Texto de leitura:
Para a elaboração dos meus textos, vou-me socorrer da obra Portugal Século XX de Joaquim Vieira de onde recolherei textos, dados estatísticos e fotografias.


Aguadeiras de lisboa aguardando vez para encher as bilhas no chafariz

Decada de 1900 a 1910

Os últimos anos da monarquia


Estatística referente a 1900

População 5.423.132 (homens 47,8%, mulheres 52,2%) (menores de 20 anos 43,2%, maiores de 60 anos 9,5%)
Excesso nascimentos/óbitos 54.915
População rural 3.367.199 (62,1%)
População industrial 1.034.203 (19,1%)
População das cidades 853.037 (15,7%)
Lisboa 378.083
Porto 173.020
Analfabetos 4.261.336 (78,6%)
Emigrantes oficiais 21.227
Eleitores inscritos 630.000
Funcionários públicos 50.099
Escolas primárias 4.600
Estudantes do ensino primário 231.239
Estudantes do ensino secundário 5.023
Estudantes universitários 2.736
Ordenado dos professores primários 15$000
Automóveis em circulação 177

“A democracia, entregando o poder às classes liberais e emancipando-o da casta, resumiu o papel social da fidalguia”
Carlos Malheiro Dias, Cartas de Lisboa, 1904.

Enquanto a Europa festeja a entrada no século XX, Portugal conserva-se escondido e ignorado ao canto da Península Ibérica. É um modesto país, pequeno e pobre, dominado por um sufocante poder clerical, onde sobrevive um regime de monarquia constitucional, ainda em vigor em 1900.
Numa população de cinco milhões e meio de almas, sete em cada dez vive ainda em freguesias rurais e, dessas quase 90% dependem da actividade agrícola. A luz e o ferro, símbolos do século que terminou, ainda não chegaram.

Dados fornecidos:

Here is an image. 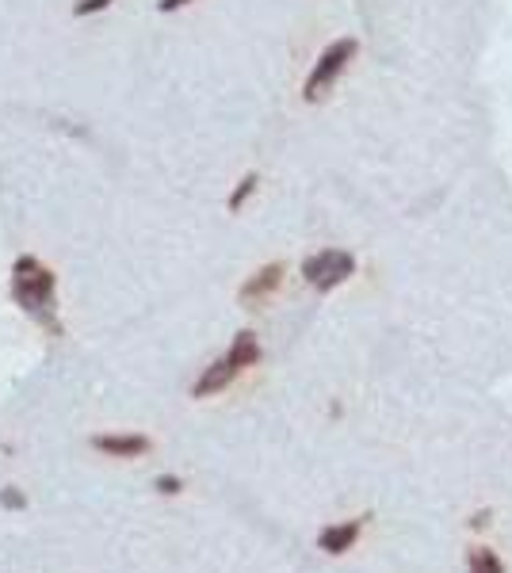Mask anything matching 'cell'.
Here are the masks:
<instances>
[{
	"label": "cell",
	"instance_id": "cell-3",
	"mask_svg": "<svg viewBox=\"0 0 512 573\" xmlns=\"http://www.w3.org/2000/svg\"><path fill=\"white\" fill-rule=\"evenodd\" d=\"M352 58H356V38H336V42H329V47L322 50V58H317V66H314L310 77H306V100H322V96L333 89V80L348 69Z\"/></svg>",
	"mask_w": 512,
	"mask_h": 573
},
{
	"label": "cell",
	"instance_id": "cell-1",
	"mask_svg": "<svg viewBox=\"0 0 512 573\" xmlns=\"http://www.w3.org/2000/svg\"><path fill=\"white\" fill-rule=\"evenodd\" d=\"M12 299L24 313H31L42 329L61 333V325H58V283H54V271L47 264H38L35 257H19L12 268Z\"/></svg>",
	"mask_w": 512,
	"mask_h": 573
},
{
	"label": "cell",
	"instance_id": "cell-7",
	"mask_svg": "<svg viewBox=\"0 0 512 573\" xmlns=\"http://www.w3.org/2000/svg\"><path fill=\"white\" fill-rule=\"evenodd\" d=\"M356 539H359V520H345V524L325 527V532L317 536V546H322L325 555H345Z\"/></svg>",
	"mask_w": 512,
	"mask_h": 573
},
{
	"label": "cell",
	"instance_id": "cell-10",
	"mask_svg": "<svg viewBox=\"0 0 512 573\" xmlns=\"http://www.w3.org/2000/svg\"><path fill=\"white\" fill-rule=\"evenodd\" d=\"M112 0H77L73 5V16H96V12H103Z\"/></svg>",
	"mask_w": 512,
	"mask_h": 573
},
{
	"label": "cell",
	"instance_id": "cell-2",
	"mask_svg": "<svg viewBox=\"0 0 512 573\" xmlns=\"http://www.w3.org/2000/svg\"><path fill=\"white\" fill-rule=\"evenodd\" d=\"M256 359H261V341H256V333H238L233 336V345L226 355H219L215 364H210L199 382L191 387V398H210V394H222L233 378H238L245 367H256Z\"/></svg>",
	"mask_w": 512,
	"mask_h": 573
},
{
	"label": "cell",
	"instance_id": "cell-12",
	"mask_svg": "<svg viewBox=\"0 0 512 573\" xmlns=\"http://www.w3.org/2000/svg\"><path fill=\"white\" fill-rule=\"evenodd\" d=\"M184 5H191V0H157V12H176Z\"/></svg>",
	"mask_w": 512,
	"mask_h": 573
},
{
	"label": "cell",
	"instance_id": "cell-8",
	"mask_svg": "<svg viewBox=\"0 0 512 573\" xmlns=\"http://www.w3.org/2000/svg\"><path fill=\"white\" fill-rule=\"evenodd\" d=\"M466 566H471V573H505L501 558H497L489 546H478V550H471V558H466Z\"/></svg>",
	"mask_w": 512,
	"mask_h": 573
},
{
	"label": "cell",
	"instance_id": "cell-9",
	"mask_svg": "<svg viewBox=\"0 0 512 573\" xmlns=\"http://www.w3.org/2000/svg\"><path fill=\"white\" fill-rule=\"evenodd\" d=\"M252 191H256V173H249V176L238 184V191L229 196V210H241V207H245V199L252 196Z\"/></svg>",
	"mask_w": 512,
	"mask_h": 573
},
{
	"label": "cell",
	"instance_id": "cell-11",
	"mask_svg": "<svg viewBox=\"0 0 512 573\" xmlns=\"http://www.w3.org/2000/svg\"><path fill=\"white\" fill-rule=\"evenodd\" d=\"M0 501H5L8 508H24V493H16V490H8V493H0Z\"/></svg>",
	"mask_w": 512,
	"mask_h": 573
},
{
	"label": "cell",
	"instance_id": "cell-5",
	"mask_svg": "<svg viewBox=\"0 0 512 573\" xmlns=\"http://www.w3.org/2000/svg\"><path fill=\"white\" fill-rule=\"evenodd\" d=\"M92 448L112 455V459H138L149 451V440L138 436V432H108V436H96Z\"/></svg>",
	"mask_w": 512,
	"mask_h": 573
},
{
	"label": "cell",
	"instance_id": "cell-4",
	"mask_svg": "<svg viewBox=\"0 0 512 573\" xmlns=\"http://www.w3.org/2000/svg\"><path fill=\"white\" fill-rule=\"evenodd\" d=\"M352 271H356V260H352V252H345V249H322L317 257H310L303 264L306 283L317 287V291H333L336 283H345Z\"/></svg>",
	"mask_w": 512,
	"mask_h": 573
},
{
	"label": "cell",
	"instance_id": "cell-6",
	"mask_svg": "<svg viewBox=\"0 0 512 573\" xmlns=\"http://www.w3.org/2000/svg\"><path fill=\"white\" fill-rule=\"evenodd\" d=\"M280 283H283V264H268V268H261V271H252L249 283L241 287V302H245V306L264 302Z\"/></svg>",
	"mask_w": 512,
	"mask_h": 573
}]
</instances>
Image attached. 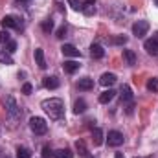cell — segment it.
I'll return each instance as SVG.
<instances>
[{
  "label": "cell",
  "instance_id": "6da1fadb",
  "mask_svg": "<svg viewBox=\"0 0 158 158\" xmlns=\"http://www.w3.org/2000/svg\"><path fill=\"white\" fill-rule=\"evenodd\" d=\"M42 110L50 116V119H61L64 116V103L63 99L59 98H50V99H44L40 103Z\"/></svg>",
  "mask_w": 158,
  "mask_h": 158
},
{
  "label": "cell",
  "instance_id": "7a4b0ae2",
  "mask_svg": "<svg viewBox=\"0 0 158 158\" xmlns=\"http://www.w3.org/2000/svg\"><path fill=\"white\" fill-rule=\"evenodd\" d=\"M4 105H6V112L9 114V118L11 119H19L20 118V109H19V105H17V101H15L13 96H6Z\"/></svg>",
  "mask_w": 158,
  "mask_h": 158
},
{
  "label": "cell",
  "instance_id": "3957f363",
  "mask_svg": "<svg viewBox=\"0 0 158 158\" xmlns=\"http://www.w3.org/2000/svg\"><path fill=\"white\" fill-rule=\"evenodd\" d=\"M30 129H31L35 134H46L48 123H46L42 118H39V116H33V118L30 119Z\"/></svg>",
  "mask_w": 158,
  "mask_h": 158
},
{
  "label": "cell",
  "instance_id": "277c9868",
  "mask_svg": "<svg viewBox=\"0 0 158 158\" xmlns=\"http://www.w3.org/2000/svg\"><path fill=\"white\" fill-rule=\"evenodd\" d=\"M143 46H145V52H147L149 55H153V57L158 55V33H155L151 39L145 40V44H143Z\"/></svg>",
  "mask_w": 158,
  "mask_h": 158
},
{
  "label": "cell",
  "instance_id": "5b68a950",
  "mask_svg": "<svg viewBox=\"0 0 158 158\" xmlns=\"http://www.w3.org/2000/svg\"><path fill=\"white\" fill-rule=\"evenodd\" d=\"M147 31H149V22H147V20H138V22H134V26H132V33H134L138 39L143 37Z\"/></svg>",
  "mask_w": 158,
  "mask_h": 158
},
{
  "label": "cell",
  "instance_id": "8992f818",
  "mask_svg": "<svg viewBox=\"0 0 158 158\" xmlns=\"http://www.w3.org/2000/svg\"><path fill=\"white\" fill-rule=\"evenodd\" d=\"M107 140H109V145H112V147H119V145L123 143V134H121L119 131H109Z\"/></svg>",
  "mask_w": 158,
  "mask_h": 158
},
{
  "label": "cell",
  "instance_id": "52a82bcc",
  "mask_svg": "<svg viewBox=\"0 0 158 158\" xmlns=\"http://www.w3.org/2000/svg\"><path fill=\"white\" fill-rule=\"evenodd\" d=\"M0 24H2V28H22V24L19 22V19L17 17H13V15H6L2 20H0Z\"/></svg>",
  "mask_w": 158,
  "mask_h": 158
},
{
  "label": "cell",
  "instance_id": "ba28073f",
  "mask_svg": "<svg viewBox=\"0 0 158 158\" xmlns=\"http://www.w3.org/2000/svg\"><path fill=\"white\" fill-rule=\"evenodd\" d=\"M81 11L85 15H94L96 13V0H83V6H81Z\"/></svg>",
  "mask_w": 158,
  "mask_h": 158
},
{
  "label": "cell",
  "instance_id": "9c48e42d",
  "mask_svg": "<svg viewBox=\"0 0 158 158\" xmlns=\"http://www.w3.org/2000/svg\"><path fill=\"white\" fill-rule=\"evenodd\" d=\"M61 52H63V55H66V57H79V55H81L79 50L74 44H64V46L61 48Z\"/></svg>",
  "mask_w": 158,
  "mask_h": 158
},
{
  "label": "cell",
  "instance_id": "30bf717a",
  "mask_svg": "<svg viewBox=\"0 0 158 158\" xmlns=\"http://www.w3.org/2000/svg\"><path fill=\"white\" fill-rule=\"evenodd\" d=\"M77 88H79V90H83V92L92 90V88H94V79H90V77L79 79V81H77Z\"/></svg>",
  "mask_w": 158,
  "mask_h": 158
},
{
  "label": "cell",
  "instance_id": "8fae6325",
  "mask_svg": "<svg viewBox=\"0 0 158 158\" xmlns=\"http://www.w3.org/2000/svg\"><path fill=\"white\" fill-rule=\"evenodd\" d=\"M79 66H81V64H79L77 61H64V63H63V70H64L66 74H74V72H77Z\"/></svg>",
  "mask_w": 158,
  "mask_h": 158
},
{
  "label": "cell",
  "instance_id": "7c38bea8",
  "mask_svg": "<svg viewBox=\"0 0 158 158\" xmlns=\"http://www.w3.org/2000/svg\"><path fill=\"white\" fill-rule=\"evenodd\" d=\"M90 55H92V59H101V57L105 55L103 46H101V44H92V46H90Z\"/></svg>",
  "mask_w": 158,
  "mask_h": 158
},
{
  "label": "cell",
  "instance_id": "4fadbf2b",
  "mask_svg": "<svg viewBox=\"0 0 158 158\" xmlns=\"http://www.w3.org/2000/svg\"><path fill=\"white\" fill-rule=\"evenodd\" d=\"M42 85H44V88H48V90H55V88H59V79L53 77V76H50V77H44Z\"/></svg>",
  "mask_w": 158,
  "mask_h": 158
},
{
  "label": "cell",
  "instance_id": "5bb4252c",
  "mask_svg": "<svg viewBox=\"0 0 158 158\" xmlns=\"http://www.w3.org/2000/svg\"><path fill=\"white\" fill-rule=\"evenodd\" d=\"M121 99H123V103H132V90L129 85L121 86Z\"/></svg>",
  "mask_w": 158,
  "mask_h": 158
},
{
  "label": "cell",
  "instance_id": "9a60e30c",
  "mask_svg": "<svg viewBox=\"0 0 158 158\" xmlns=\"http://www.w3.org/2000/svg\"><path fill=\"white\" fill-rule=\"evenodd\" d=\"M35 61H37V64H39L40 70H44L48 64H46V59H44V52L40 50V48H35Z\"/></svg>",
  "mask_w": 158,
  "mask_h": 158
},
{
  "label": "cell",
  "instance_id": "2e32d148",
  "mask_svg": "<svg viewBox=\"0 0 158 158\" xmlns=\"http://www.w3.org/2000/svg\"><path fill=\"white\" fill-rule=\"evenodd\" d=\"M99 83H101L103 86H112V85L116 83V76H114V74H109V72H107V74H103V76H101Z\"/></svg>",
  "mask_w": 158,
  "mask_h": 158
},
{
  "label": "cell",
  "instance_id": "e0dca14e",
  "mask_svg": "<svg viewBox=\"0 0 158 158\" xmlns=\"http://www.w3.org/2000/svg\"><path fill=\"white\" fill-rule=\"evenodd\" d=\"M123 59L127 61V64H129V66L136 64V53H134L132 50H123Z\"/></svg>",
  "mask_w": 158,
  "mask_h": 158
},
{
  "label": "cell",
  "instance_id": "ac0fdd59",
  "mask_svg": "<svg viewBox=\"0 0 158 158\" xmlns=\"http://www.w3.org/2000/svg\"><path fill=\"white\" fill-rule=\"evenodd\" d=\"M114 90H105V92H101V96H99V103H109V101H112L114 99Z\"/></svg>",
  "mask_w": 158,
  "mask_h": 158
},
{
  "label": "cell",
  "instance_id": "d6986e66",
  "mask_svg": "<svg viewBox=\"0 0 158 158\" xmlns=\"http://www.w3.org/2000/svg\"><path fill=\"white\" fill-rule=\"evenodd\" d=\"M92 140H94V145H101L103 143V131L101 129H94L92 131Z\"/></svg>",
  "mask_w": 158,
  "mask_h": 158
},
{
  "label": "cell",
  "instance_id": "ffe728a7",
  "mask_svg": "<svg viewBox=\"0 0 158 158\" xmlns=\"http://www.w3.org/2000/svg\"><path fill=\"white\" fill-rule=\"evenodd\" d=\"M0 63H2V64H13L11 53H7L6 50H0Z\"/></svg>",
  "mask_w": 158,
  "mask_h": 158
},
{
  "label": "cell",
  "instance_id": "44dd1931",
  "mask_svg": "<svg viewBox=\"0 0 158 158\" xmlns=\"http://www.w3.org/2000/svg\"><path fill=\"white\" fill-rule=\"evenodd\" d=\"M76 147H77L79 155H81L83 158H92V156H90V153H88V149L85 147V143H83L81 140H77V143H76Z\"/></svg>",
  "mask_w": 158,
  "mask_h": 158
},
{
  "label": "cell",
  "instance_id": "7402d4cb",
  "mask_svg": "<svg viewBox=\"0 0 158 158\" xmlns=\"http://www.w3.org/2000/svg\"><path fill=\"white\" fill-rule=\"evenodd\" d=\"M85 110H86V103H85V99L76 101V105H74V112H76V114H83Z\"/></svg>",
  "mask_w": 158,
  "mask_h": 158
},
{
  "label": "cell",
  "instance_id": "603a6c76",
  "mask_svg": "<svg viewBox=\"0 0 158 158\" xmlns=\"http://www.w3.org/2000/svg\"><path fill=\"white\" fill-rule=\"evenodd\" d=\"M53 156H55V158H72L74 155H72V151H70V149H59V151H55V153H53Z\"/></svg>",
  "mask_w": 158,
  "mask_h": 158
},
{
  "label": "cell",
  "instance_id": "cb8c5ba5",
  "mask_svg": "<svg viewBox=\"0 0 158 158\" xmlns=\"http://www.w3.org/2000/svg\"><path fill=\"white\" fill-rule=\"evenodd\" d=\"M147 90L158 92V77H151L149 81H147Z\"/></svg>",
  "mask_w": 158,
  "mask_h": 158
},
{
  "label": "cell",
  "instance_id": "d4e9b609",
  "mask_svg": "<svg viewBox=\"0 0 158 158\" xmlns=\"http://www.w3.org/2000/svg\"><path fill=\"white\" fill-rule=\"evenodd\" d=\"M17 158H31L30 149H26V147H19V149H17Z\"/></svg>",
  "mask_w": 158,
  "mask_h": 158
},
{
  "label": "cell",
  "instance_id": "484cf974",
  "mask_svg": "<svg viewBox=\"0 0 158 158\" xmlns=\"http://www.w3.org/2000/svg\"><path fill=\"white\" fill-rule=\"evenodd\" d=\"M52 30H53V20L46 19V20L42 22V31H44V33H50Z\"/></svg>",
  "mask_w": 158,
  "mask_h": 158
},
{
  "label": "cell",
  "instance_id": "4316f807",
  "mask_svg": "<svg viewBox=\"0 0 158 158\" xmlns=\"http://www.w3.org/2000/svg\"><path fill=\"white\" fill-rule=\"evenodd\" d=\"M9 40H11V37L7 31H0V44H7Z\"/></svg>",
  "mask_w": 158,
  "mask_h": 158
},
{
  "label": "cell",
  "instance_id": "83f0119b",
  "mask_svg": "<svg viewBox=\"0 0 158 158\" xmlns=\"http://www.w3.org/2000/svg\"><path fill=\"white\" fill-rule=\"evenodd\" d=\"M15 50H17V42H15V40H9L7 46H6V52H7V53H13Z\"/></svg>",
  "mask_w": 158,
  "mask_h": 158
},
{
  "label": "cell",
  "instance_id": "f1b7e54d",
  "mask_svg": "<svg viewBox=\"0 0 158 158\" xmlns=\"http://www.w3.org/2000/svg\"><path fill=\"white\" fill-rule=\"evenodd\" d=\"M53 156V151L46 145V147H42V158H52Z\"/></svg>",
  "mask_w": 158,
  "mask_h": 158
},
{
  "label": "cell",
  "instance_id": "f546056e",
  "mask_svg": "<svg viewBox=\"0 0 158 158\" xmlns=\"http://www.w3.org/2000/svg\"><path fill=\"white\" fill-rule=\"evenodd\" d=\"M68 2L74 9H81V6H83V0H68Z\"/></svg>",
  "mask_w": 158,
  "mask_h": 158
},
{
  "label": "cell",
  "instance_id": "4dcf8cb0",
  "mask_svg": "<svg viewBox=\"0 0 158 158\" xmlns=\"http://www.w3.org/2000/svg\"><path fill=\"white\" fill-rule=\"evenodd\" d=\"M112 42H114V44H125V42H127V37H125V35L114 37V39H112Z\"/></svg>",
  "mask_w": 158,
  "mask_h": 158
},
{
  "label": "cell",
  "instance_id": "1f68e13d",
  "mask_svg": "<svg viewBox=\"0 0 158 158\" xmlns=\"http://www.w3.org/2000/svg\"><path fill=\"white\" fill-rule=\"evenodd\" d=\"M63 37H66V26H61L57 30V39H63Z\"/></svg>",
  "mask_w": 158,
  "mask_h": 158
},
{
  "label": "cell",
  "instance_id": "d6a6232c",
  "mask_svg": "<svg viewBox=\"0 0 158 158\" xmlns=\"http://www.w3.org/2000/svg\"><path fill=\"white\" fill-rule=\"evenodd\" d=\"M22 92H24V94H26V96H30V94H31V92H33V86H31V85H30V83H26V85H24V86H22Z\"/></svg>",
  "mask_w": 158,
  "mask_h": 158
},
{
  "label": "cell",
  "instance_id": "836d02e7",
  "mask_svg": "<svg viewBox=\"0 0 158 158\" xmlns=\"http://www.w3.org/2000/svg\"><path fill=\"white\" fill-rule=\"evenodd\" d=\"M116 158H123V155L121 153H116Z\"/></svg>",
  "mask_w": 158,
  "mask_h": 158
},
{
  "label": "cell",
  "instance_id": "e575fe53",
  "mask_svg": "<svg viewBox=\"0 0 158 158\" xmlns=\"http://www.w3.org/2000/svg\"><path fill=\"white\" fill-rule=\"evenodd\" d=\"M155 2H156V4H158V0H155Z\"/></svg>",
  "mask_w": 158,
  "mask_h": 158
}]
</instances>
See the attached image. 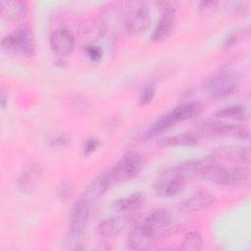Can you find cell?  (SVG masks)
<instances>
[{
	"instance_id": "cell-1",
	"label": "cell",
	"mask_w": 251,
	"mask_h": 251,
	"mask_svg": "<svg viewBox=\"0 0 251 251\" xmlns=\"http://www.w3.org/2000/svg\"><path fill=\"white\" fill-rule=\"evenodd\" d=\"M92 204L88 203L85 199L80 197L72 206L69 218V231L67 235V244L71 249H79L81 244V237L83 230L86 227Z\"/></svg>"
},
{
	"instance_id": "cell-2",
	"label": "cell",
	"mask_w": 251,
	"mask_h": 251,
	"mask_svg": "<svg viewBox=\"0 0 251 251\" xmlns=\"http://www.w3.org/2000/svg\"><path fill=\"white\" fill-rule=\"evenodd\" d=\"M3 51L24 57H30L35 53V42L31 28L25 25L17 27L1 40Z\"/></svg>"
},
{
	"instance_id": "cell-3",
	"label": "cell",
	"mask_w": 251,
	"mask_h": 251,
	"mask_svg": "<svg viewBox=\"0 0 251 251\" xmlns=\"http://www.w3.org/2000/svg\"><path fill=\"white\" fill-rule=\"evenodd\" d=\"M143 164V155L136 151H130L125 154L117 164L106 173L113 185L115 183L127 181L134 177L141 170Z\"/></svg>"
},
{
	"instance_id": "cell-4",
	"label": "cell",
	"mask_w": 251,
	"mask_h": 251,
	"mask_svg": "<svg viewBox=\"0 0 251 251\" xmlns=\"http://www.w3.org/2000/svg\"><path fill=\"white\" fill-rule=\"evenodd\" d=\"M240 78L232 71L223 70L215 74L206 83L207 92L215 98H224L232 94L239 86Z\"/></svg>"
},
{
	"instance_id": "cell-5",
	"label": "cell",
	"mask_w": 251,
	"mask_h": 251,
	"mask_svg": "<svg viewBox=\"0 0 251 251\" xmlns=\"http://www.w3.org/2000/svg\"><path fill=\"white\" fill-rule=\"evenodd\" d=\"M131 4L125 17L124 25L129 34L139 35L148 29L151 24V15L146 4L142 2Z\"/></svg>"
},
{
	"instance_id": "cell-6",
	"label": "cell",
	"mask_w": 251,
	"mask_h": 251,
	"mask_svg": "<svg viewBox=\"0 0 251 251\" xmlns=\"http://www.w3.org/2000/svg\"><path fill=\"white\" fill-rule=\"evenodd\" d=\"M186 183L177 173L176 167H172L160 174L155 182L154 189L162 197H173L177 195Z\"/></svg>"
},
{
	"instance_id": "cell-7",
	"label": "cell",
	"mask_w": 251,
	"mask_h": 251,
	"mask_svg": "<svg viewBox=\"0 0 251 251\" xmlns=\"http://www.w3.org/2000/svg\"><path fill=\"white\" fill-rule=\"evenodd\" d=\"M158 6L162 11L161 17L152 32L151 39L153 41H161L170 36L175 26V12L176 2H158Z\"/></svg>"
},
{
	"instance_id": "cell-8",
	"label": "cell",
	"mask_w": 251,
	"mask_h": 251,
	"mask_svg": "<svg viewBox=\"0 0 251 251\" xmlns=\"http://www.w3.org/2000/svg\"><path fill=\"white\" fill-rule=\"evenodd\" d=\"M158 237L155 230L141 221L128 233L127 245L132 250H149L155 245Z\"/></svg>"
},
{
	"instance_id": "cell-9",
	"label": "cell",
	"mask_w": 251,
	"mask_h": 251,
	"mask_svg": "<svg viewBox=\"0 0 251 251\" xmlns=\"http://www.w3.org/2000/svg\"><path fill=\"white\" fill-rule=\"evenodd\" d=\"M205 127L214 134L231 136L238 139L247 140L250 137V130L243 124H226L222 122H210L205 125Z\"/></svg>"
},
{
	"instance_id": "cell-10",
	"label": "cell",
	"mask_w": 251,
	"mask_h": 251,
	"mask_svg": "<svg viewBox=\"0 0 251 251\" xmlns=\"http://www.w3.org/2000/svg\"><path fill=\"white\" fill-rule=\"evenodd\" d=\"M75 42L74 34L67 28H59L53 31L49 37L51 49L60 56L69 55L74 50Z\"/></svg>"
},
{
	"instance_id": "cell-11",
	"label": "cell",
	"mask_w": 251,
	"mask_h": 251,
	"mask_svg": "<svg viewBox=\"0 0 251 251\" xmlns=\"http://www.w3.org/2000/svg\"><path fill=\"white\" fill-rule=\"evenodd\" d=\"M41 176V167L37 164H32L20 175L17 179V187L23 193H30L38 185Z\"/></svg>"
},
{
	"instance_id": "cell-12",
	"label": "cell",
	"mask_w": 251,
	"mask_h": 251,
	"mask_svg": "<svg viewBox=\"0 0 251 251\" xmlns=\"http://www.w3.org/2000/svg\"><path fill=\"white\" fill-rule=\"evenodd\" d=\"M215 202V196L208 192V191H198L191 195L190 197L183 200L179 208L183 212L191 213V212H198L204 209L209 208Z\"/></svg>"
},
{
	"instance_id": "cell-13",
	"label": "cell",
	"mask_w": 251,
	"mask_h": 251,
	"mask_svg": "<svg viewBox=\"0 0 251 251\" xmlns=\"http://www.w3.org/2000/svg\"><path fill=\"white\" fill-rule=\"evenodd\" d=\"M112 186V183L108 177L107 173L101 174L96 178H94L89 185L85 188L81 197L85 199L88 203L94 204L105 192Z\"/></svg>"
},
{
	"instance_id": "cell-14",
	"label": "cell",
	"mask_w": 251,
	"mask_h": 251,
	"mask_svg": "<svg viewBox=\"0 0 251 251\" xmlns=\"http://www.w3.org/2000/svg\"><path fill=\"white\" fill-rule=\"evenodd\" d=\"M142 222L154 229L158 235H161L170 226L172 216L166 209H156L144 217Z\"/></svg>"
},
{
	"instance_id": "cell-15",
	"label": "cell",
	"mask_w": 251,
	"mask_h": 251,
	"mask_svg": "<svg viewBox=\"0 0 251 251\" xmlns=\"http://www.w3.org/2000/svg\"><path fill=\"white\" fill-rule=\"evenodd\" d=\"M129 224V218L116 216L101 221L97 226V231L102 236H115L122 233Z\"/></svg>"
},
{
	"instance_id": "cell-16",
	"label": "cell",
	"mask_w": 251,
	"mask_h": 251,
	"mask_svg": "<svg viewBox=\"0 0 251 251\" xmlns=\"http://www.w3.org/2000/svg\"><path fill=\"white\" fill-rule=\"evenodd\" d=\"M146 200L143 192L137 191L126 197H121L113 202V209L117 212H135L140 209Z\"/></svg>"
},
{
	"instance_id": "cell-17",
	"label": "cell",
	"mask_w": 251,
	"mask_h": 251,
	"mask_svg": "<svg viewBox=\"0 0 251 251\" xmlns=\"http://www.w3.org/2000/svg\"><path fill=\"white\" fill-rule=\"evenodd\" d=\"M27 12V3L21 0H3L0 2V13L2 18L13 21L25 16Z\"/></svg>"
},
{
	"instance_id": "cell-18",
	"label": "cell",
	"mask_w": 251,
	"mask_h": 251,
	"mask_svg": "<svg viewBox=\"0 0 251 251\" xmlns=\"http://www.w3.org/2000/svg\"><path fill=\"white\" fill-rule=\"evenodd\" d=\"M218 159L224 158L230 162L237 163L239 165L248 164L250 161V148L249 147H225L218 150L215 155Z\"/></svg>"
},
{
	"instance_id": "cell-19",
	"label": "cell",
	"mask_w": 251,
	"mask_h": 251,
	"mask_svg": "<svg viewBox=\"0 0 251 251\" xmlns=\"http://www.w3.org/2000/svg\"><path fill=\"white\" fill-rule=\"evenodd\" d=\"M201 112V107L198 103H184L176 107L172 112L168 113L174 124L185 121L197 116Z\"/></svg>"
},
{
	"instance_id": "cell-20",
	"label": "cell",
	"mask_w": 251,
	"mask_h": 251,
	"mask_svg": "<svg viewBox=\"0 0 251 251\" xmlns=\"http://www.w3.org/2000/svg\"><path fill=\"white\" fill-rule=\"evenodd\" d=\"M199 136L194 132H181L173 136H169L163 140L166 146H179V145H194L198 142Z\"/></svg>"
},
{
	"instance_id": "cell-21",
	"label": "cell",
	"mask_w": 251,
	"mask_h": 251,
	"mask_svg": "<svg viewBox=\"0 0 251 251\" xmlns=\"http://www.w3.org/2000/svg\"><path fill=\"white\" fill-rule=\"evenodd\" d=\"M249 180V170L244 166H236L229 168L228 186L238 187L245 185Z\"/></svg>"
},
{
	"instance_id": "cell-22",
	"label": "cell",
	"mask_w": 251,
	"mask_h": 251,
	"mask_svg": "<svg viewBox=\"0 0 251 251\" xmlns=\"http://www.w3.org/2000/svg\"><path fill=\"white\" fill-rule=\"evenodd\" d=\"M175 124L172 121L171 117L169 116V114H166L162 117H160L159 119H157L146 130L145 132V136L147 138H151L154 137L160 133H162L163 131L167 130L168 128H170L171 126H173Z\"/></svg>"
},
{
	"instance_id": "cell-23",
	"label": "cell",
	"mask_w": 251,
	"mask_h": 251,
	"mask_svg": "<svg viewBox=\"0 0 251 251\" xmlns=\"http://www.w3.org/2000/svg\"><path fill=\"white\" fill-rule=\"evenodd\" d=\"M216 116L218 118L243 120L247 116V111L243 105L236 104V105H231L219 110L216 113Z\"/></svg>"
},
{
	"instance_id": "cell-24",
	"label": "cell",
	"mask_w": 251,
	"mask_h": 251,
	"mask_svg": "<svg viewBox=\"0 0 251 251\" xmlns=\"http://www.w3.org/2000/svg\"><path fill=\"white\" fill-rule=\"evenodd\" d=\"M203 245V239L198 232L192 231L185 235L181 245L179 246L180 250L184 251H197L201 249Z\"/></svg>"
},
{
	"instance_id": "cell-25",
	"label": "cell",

Objetivo do exercício: Escreva a continuação do texto sobre Portugal nos últimos anos da monarquia, começando logo após a sua frase final.

Resposta ao exercício:
Só em meados do século XIX são montadas as primeiras fábricas, na sua maioria pertença de estrangeiros. Os tabacos e os têxteis são o produto de uma tardia chegada da revolução industrial, mas sectores fundamentais como a metalurgia são inexistentes. O país é pobre em recursos energéticos para estas indústrias a vapor. A produtividade fabril é cerca de metade da dos países industrializados. Quase todas as indústrias resultam do crescimento das actividades artesanais que servem o mercado da metrópole e das colónias. A população industrial em 1907 não vai além dos 86 mil, dos quais 45 mil são homens, 26 mil mulheres e 15 mil menores. O maior empregador é a indústria têxtil. Um trabalhador significa pouco mais que um bem material posto à livre disposição do patrão para produzir. A lei é quase inexistente no que respeita às condições de trabalho e aos direitos dos assalariados.
A produção de bens, dispersa por muitas indústrias pequenas e artesanais, não responde ao consumo interno. Em 1900, 87% dos produtos que circula nos portos portugueses é de proveniência estrangeira. Exporta matérias – primas e produtos da terra, como o vinho do Porto (este em mãos inglesas).

A revolução industrial cava um profundo fosso entre proprietários e assalariados. É difícil a existência da gente pobre nos campos e nas cidades. Como último recurso, recorre-se à emigração, que pontua a vida social e económica do país.


O progresso pouco contribui para melhorar as condições de vida e, por isso muitos emigram, especialmente vindos das zonas agrícolas, onde por salários de miséria, são obrigados a trabalhar do nascer ao pôr-do-sol. Portugal prepara-se para conhecer a maior hemorragia da sua história. O destino mais sedutor é o Brasil, excepto para os açorianos que preferem as costas dos Estados Unidos. As remessas daí provindas, constituem uma componente essencial do orçamento do Estado e garantem a sobrevivência de milhares de famílias.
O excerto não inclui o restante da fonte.